Task requirements
Extract the complete listing and repeat it word for word.

Records from a spatial question set

::::

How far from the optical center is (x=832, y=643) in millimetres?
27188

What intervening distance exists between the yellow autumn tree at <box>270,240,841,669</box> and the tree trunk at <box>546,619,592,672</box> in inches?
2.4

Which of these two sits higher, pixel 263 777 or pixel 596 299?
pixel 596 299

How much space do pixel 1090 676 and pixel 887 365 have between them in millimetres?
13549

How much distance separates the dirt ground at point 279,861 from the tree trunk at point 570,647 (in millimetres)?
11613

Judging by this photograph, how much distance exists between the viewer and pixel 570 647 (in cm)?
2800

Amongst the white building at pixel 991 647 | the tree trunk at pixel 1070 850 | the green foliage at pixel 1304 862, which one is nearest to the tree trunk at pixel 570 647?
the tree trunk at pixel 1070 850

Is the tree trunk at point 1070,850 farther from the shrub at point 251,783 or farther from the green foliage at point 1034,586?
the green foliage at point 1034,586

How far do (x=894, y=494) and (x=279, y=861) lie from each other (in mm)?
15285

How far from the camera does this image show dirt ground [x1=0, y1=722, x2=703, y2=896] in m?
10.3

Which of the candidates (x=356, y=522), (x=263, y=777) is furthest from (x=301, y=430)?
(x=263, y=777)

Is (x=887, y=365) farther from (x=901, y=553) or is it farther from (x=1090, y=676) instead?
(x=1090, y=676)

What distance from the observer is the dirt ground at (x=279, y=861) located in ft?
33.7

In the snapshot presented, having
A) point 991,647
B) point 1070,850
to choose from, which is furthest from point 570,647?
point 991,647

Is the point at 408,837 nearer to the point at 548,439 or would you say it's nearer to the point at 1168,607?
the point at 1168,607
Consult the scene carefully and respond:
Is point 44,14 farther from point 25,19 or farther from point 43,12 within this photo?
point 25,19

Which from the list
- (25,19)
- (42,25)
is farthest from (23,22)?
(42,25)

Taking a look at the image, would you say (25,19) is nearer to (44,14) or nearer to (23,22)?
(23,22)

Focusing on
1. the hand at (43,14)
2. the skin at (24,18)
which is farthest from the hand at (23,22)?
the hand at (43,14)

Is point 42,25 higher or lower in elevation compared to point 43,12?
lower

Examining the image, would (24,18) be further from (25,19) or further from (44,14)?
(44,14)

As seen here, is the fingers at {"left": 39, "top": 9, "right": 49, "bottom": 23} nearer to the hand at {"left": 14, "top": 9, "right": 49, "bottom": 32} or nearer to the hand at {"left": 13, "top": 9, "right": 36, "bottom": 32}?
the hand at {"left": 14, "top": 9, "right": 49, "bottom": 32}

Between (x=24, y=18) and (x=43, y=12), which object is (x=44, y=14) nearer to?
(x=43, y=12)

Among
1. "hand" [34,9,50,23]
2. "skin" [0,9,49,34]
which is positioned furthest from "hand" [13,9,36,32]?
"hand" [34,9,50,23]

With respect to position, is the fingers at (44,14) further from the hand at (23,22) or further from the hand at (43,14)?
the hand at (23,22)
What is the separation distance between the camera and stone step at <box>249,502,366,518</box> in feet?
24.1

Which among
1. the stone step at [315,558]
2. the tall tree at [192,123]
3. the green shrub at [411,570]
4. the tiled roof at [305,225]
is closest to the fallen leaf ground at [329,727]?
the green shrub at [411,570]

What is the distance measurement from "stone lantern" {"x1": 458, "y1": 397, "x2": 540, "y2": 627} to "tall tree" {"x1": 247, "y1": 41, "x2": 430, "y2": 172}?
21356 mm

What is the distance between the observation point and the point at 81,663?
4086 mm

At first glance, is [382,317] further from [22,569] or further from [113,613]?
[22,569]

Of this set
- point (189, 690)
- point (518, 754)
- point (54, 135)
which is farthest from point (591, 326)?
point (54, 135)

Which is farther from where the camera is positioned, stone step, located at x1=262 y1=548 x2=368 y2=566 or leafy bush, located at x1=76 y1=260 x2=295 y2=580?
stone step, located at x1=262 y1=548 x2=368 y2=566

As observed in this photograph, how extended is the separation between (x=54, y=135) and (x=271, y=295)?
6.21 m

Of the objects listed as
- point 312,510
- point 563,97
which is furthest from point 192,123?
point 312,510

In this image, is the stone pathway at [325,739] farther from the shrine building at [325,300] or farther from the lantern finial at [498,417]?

::::

Solution
How far from the optical center is (x=832, y=643) in millimetres?
27188

What intervening distance exists between the yellow autumn tree at <box>270,240,841,669</box> and the tree trunk at <box>546,619,592,672</box> in inches?
2.4

Which of these two sits higher, pixel 263 777 or pixel 596 299?
pixel 596 299

How much space do pixel 1090 676 and pixel 887 365 have between them in millimetres?
13549

How much distance separates the dirt ground at point 279,861 from the tree trunk at point 570,647 (in millimetres)?
11613

Judging by this photograph, how much distance exists between the viewer and pixel 570 647 (in cm)?
2800

Amongst the white building at pixel 991 647 | the tree trunk at pixel 1070 850 | the green foliage at pixel 1304 862, which one is nearest to the tree trunk at pixel 570 647?
the tree trunk at pixel 1070 850

Is the tree trunk at point 1070,850 farther from the shrub at point 251,783 or farther from the green foliage at point 1034,586?
the green foliage at point 1034,586

How far do (x=894, y=494) and (x=279, y=861) lie from each other (in mm)?
15285

How far from the camera does this image show dirt ground [x1=0, y1=722, x2=703, y2=896] in m?
10.3

Which of the candidates (x=356, y=522), (x=263, y=777) is furthest from (x=301, y=430)?
(x=263, y=777)

Is (x=887, y=365) farther from (x=901, y=553) or is it farther from (x=1090, y=676) instead?
(x=1090, y=676)

What distance from the observer is the dirt ground at (x=279, y=861) located in ft?
33.7

In the snapshot presented, having
A) point 991,647
B) point 1070,850
to choose from, which is furthest from point 570,647?
point 991,647

Is the point at 408,837 nearer to the point at 548,439 or would you say it's nearer to the point at 1168,607?
the point at 1168,607
Consult the scene carefully and respond:
Is point 44,14 farther from point 25,19 or farther from point 43,12 within this photo?
point 25,19

Which from the list
- (25,19)
- (42,25)
is farthest from (23,22)?
(42,25)

Taking a look at the image, would you say (25,19) is nearer to (44,14) or nearer to (23,22)?
(23,22)

Focusing on
1. the hand at (43,14)
2. the skin at (24,18)
which is farthest from the hand at (23,22)?
the hand at (43,14)

Is point 42,25 higher or lower in elevation compared to point 43,12?
lower

Examining the image, would (24,18) be further from (25,19) or further from (44,14)?
(44,14)

As seen here, is the fingers at {"left": 39, "top": 9, "right": 49, "bottom": 23} nearer to the hand at {"left": 14, "top": 9, "right": 49, "bottom": 32} or nearer to the hand at {"left": 13, "top": 9, "right": 36, "bottom": 32}?
the hand at {"left": 14, "top": 9, "right": 49, "bottom": 32}

Between (x=24, y=18) and (x=43, y=12), which object is (x=44, y=14) nearer to?
(x=43, y=12)

Among
1. "hand" [34,9,50,23]
2. "skin" [0,9,49,34]
which is positioned furthest from "hand" [13,9,36,32]?
"hand" [34,9,50,23]

With respect to position, is the fingers at (44,14) further from the hand at (23,22) or further from the hand at (43,14)?
the hand at (23,22)
What is the separation distance between the camera and stone step at <box>249,502,366,518</box> in feet?
24.1

Which among
1. the stone step at [315,558]
2. the tall tree at [192,123]
3. the green shrub at [411,570]
4. the tiled roof at [305,225]
is closest to the fallen leaf ground at [329,727]?
the green shrub at [411,570]

What is the distance measurement from "stone lantern" {"x1": 458, "y1": 397, "x2": 540, "y2": 627} to "tall tree" {"x1": 247, "y1": 41, "x2": 430, "y2": 172}?
21356 mm

What is the distance between the observation point and the point at 81,663?
4086 mm

At first glance, is [382,317] further from [22,569] or further from [113,613]?
[22,569]

Of this set
- point (189, 690)
- point (518, 754)
- point (54, 135)
which is farthest from point (591, 326)?
point (54, 135)

Which is farther from where the camera is positioned, stone step, located at x1=262 y1=548 x2=368 y2=566 or leafy bush, located at x1=76 y1=260 x2=295 y2=580?
stone step, located at x1=262 y1=548 x2=368 y2=566

As observed in this photograph, how extended is the separation between (x=54, y=135) and (x=271, y=295)?
6.21 m

Of the objects listed as
- point 312,510
- point 563,97
which is furthest from point 192,123?
point 312,510

In this image, is the stone pathway at [325,739] farther from the shrine building at [325,300] or farther from the lantern finial at [498,417]?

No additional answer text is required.